On appointing 17 new cardinals at the Vatican, Pope Francis has warned of a 'virus of polarization and hostility' in the Catholic Church and broader society. His comments come amid growing trends of populist nationalism.
During a ceremony at St Peter's Basilica on Saturday, Pope Francis named five new European cardinals, four from North America, two from South America, three Africans, two Asians and an Oceanian.
Cardinals, who are known as "princes of the Church," occupy the most senior positions in the Roman Catholic hierarchy after the pope. They also serve as his main advisers around the world, as well as in the Vatican.
Francis used his homily during the consistory ceremony to warn against the rise of populist nationalism and cautioned somberly against those who "raise walls, build barriers and label people."
Caution after US election
Although the Pope avoided naming any specific country, Pope Francis appeared to refer to the anti-immigrant and anti-Muslim attitudes that surfaced both during the US election campaign and since Donald Trump's victory in the US presidential elections last week.
The pontiff said love was needed for "the conversion of our pitiful hearts that tend to judge, divide, oppose and condemn."
"We see, for example, how quickly those among us with the status of the stranger, an immigrant, or a refugee, become a threat, take on the status of an enemy," the pope said.
"An enemy because they come from a distant country or have different customs.
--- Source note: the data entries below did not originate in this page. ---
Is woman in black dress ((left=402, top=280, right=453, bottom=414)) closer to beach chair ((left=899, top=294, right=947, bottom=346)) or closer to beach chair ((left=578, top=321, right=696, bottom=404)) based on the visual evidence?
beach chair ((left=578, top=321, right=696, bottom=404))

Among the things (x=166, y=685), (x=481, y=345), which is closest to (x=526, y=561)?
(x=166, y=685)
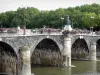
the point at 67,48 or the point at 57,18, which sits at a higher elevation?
the point at 57,18

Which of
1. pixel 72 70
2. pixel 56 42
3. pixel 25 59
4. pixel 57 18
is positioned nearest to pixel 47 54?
pixel 56 42

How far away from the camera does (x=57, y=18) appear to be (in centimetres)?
8912

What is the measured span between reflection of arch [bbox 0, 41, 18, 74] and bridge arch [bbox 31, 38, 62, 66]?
9.95 metres

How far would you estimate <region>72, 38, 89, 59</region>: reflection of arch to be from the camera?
59125mm

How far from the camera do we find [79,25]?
86.7m

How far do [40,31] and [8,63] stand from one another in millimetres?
8145

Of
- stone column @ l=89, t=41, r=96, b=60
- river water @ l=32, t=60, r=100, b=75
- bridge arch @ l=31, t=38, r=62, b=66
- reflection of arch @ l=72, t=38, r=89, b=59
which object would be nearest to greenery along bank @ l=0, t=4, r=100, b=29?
reflection of arch @ l=72, t=38, r=89, b=59

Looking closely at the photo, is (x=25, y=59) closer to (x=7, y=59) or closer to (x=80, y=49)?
(x=7, y=59)

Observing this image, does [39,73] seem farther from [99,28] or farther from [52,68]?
[99,28]

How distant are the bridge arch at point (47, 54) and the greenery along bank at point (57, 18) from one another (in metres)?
26.8

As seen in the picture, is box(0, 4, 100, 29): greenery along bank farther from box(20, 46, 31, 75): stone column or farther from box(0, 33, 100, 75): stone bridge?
box(20, 46, 31, 75): stone column

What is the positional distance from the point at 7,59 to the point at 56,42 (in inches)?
436

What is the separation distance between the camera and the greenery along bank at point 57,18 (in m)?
84.2

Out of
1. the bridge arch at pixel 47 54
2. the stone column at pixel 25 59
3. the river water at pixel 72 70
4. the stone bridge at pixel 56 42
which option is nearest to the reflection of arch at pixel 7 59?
the stone bridge at pixel 56 42
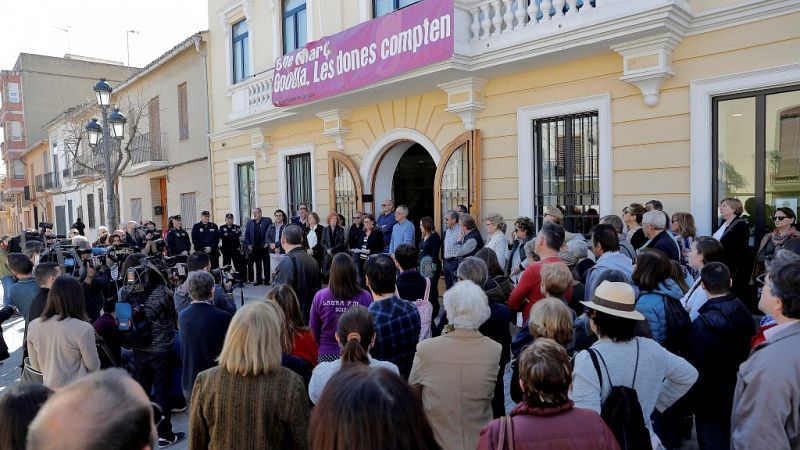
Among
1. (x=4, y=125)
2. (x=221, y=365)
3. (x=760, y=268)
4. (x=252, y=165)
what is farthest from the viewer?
(x=4, y=125)

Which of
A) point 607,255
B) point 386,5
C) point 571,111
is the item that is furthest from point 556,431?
point 386,5

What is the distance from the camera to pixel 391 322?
3.36m

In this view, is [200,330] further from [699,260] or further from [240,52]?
[240,52]

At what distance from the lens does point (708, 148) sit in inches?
259

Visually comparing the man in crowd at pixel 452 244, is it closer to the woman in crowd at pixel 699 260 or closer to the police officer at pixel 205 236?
the woman in crowd at pixel 699 260

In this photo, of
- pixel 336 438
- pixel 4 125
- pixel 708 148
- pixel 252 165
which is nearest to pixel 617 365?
pixel 336 438

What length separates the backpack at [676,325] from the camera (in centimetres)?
344

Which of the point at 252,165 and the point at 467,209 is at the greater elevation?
the point at 252,165

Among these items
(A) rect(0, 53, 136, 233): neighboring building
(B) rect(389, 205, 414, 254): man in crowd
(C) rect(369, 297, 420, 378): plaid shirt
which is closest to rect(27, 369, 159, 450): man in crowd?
(C) rect(369, 297, 420, 378): plaid shirt

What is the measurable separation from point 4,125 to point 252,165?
121 feet

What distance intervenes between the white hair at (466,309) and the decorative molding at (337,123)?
29.0 ft

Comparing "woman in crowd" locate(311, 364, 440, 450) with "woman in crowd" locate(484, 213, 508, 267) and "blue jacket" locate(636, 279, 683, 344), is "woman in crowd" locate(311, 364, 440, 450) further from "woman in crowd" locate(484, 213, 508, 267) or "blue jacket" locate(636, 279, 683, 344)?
"woman in crowd" locate(484, 213, 508, 267)

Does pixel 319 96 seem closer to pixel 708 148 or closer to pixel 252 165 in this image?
pixel 252 165

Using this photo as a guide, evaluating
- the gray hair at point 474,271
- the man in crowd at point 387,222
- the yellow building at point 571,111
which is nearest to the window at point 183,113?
the yellow building at point 571,111
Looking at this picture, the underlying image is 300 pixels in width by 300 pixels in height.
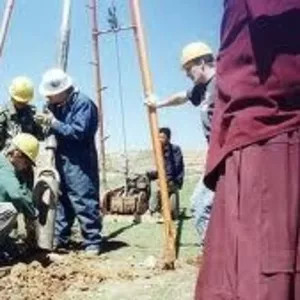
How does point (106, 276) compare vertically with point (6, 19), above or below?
below

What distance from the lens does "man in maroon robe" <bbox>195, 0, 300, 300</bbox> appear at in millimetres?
2410

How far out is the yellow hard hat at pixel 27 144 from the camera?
311 inches

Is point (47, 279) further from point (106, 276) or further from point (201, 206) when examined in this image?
point (201, 206)

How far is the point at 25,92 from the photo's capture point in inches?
346

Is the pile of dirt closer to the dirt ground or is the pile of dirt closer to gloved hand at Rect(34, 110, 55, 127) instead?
the dirt ground

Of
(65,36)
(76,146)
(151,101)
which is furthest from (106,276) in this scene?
(65,36)

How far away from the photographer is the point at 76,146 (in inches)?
330

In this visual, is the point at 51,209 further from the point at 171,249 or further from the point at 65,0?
the point at 65,0

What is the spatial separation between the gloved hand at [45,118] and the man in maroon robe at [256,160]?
570 cm

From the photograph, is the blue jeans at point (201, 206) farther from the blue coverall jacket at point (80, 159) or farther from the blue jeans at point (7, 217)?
the blue coverall jacket at point (80, 159)

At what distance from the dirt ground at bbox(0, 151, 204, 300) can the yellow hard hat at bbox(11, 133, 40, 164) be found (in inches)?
39.2

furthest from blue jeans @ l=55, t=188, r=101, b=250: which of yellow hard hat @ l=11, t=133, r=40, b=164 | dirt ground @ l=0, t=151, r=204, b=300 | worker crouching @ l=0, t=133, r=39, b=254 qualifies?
yellow hard hat @ l=11, t=133, r=40, b=164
An enemy because of the colour of their skin, their language or their social class. An enemy because they think differently or even have a different faith," Pope Francis remarked.
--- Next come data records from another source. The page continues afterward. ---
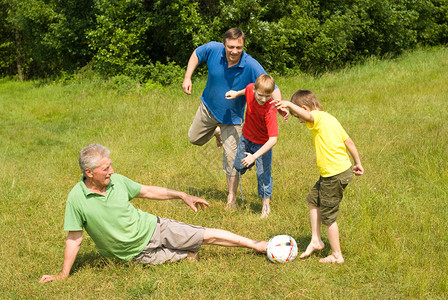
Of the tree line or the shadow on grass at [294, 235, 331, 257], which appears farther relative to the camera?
the tree line

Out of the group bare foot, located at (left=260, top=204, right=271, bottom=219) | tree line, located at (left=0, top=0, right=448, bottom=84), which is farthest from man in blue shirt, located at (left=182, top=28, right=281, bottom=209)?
tree line, located at (left=0, top=0, right=448, bottom=84)

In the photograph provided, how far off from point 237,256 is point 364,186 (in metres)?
2.40

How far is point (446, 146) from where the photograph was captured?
7.55m

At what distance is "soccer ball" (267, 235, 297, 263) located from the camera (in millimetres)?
4660

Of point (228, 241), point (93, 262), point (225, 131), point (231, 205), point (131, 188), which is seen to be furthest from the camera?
point (225, 131)

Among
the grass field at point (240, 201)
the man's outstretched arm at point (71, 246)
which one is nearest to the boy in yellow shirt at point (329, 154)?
the grass field at point (240, 201)

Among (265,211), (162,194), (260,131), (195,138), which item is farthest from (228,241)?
(195,138)

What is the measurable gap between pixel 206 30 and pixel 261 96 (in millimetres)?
11303

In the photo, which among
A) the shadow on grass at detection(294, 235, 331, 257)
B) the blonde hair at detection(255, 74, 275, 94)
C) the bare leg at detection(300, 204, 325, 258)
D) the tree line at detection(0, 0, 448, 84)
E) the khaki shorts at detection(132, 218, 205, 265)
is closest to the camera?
the khaki shorts at detection(132, 218, 205, 265)

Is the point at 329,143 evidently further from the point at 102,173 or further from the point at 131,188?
the point at 102,173

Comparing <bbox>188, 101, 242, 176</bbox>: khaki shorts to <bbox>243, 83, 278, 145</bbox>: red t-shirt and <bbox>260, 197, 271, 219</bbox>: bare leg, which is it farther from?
<bbox>260, 197, 271, 219</bbox>: bare leg

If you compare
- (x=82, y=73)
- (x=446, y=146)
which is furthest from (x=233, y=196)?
(x=82, y=73)

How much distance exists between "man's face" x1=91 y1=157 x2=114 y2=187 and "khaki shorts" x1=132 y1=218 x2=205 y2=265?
0.77m

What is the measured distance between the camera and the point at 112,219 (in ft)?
14.1
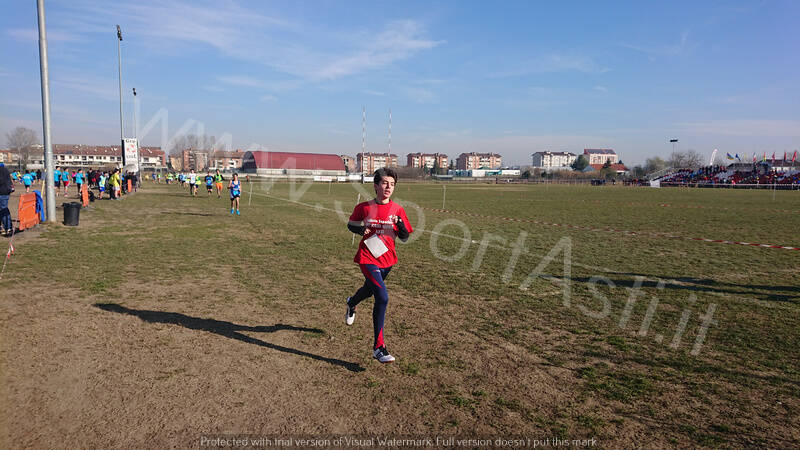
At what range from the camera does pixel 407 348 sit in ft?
18.1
The Church itself was not immune to "a virus of polarisation and animosity," Pope Francis added in an apparent reference to a public challenge by four conservative cardinals, who accused him of sowing confusion on important moral issues.
Mission in the world
In selecting cardinals, popes look for men who share their approach to the church's mission in the world. Included in the new intake are Dieudonne Nzapalainga, the 49-year-old archbishop of the Central African Republic capital of Bangui, and the Vatican ambassador in Syria, Mario Zenari. Pope Francis said Zenari would remain in his post, however, in order to show the Church's concern for "beloved and martyred Syria."
The Central African Republic, Bangladesh, Papua New Guinea, Malaysia and Lesotho will have a cardinal for the first time.
In a rare move, 87-year-old Albanian Ernest Simoni will be promoted from parish priest to cardinal. Simoni brought Francis to tears on recounting his 18 years of imprisonment under Albania's communist regime.